From Wikipedia:
Given a topological space $(X, \tau)$, a base for the topology $\tau$ is a family $\mathcal{B} \subseteq \tau$ of open sets such that every open set of the topology can be represented as the union of some subfamily of $\mathcal{B}$.
Equivalently, a family $\mathcal{B}$ of subsets of $X$ is a base for the topology $\tau$ if and only if $\mathcal{B} \subseteq \tau$ and for every open set $U$ in $X$ and point $x\in U$ there is some basic open set $B \in \mathcal{B}$ such that $x \in B \subseteq U$.
Question: Why are the above definitions of a base equivalent?
Best Answer
Suppose $\mathcal{B}$ is a base under definition 1. Consider some $x \in U$ where $U$ is open. Then write $U = \bigcup Z$, where $Z$ is a subfamily of $\mathcal{B}$. Since $x \in U$, there exists some $B \in Z$ such that $x \in B$. Then $B \subseteq \bigcup Z = U$, and thus $x \in B \subseteq U$. Furthermore, $B \in Z \subseteq \mathcal{B}$, so $B \in \mathcal{B}$.
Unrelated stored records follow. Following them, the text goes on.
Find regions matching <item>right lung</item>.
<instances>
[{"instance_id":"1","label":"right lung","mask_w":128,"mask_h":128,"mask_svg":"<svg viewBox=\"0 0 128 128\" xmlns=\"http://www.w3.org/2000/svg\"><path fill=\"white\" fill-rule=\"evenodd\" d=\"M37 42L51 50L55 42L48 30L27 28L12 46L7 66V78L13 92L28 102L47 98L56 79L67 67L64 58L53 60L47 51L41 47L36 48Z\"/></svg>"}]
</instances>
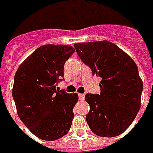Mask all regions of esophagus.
<instances>
[{"instance_id": "esophagus-1", "label": "esophagus", "mask_w": 153, "mask_h": 153, "mask_svg": "<svg viewBox=\"0 0 153 153\" xmlns=\"http://www.w3.org/2000/svg\"><path fill=\"white\" fill-rule=\"evenodd\" d=\"M78 97H79L80 100H84L85 95L83 94H78Z\"/></svg>"}]
</instances>
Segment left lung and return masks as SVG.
<instances>
[{
    "mask_svg": "<svg viewBox=\"0 0 153 153\" xmlns=\"http://www.w3.org/2000/svg\"><path fill=\"white\" fill-rule=\"evenodd\" d=\"M81 60L101 78L100 94H87L90 110L86 120L99 136L124 132L140 108L143 83L136 64L125 52L107 41L74 45Z\"/></svg>",
    "mask_w": 153,
    "mask_h": 153,
    "instance_id": "left-lung-1",
    "label": "left lung"
}]
</instances>
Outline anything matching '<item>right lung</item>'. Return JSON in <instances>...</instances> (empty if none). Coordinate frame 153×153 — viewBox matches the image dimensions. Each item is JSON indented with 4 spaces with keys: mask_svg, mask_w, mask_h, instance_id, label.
<instances>
[{
    "mask_svg": "<svg viewBox=\"0 0 153 153\" xmlns=\"http://www.w3.org/2000/svg\"><path fill=\"white\" fill-rule=\"evenodd\" d=\"M75 49L69 45L40 47L20 65L15 74L13 98L18 115L36 137L56 140L72 123L77 94L56 89L64 80V65Z\"/></svg>",
    "mask_w": 153,
    "mask_h": 153,
    "instance_id": "right-lung-1",
    "label": "right lung"
}]
</instances>
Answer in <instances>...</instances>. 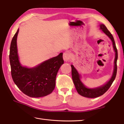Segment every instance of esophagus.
<instances>
[{
    "label": "esophagus",
    "mask_w": 124,
    "mask_h": 124,
    "mask_svg": "<svg viewBox=\"0 0 124 124\" xmlns=\"http://www.w3.org/2000/svg\"><path fill=\"white\" fill-rule=\"evenodd\" d=\"M63 60H64V61L67 62L70 59L71 54L69 52H65L63 53Z\"/></svg>",
    "instance_id": "1"
}]
</instances>
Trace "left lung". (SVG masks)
Returning <instances> with one entry per match:
<instances>
[{
	"mask_svg": "<svg viewBox=\"0 0 124 124\" xmlns=\"http://www.w3.org/2000/svg\"><path fill=\"white\" fill-rule=\"evenodd\" d=\"M100 29L111 40L113 48H114L115 52V57L114 63V70H113L112 76L110 79L101 86L94 88H89L87 86H86L81 81V76L80 75V73L78 72L77 70L76 69L73 64L71 65L72 69V78L76 90H77L78 94H80V95L84 97H88V98H95V97L101 96L106 93L110 87L111 86L112 83L114 82L117 74V61L118 59V52L114 37H113L111 33L110 32V31L107 29V27L104 24H100Z\"/></svg>",
	"mask_w": 124,
	"mask_h": 124,
	"instance_id": "obj_1",
	"label": "left lung"
}]
</instances>
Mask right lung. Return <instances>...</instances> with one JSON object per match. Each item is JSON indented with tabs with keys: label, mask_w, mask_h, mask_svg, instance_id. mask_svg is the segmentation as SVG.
I'll return each mask as SVG.
<instances>
[{
	"label": "right lung",
	"mask_w": 124,
	"mask_h": 124,
	"mask_svg": "<svg viewBox=\"0 0 124 124\" xmlns=\"http://www.w3.org/2000/svg\"><path fill=\"white\" fill-rule=\"evenodd\" d=\"M15 33L10 46L9 61L11 75L14 83L23 93L32 97L45 96L53 91L58 71L64 63L63 53L51 58L32 68L23 66L18 54Z\"/></svg>",
	"instance_id": "add662e5"
}]
</instances>
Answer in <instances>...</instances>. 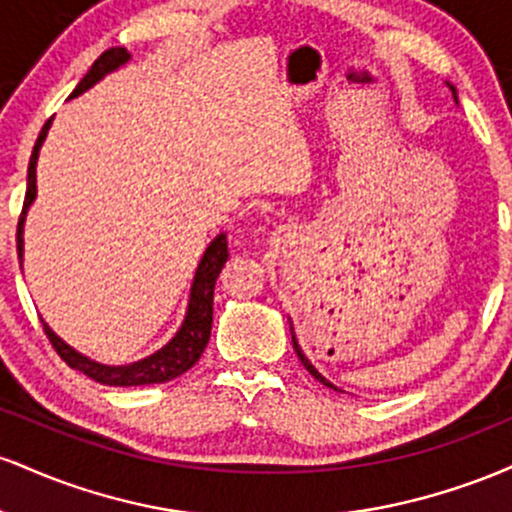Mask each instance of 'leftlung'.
<instances>
[{"instance_id":"left-lung-1","label":"left lung","mask_w":512,"mask_h":512,"mask_svg":"<svg viewBox=\"0 0 512 512\" xmlns=\"http://www.w3.org/2000/svg\"><path fill=\"white\" fill-rule=\"evenodd\" d=\"M448 86H450V84H448ZM450 91H452V96H455V101H457V91H455V86H450ZM291 342H293V349H296V354H298V358H301V363H303V366H305V370H308V373L313 375L315 380H320L322 385H327V387H332V390H337V387H334V385L330 383V380H325V378H322V375H320V370H317V368L313 366V363L308 361V356L303 354V349H301V346H298V339H296V334H293V327H291Z\"/></svg>"}]
</instances>
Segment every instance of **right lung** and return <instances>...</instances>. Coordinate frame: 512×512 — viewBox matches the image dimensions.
Instances as JSON below:
<instances>
[{"instance_id":"1","label":"right lung","mask_w":512,"mask_h":512,"mask_svg":"<svg viewBox=\"0 0 512 512\" xmlns=\"http://www.w3.org/2000/svg\"><path fill=\"white\" fill-rule=\"evenodd\" d=\"M129 57L132 55H129L125 48L105 50L103 55L91 64V69H88L86 76L79 81V86L74 88L69 98L81 96V93L88 91L93 84H98L105 74L115 72V69H120L122 64H127ZM50 125H52V117L45 122L43 129H40L38 142L33 146L31 163H28L26 199H23L19 228H16V248H19L21 262H23V221H26L28 207H31L35 195H38V187H35V166H38L40 146H43L45 137H48ZM226 260H228V240H226V233H219V236L211 240L209 248L204 250L202 260L197 264V272H195V279H192V289H190V301H187L185 320H182L180 330L175 332V337L170 339L166 346H161V349L154 351L151 356L142 358V361L127 363V366H105V363L93 361V358H88L84 354H79L76 349H72L67 342H62V339L50 330L45 320H43V330L48 334L50 344L55 346L57 354L62 356V361L67 363L69 368L79 370V373H84L91 380H96V383L110 385V387L168 383V380L187 373V370L199 361V356L204 354V349H207L209 334H211V317H214V286Z\"/></svg>"}]
</instances>
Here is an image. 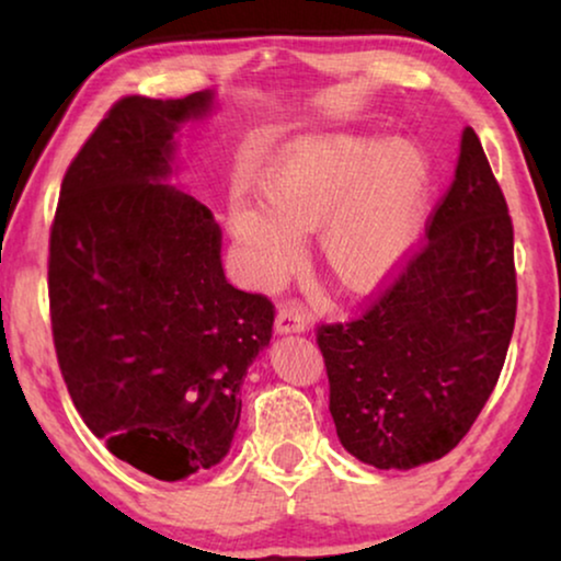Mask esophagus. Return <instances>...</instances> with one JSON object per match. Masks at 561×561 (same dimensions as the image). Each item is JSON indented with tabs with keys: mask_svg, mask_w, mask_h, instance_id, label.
<instances>
[{
	"mask_svg": "<svg viewBox=\"0 0 561 561\" xmlns=\"http://www.w3.org/2000/svg\"><path fill=\"white\" fill-rule=\"evenodd\" d=\"M309 329V319L298 306H283L275 313V334H304Z\"/></svg>",
	"mask_w": 561,
	"mask_h": 561,
	"instance_id": "obj_1",
	"label": "esophagus"
}]
</instances>
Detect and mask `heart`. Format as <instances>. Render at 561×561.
Returning <instances> with one entry per match:
<instances>
[{
	"instance_id": "heart-1",
	"label": "heart",
	"mask_w": 561,
	"mask_h": 561,
	"mask_svg": "<svg viewBox=\"0 0 561 561\" xmlns=\"http://www.w3.org/2000/svg\"><path fill=\"white\" fill-rule=\"evenodd\" d=\"M432 194V163L411 140L329 133L290 142L260 175L263 202L234 198L229 232L248 278L271 288L319 229L329 278L347 294H375L416 242Z\"/></svg>"
}]
</instances>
For the other direction, I claim that $U = \bigcup \{B \in \mathcal{B} \mid B \subseteq U\}$. Clearly, we have $\bigcup \{B \in \mathcal{B} \mid B \subseteq U\} \subseteq U$. Now consider an arbitrary $x \in U$. Then there exists $B \in \mathcal{B}$ such that $x \in B \subseteq U$. Then $X \in \bigcup \{B \in \mathcal{B} \mid B \subseteq U\}$. So $U \subseteq \bigcup \{B \in \mathcal{B} \mid B \subseteq U\}$.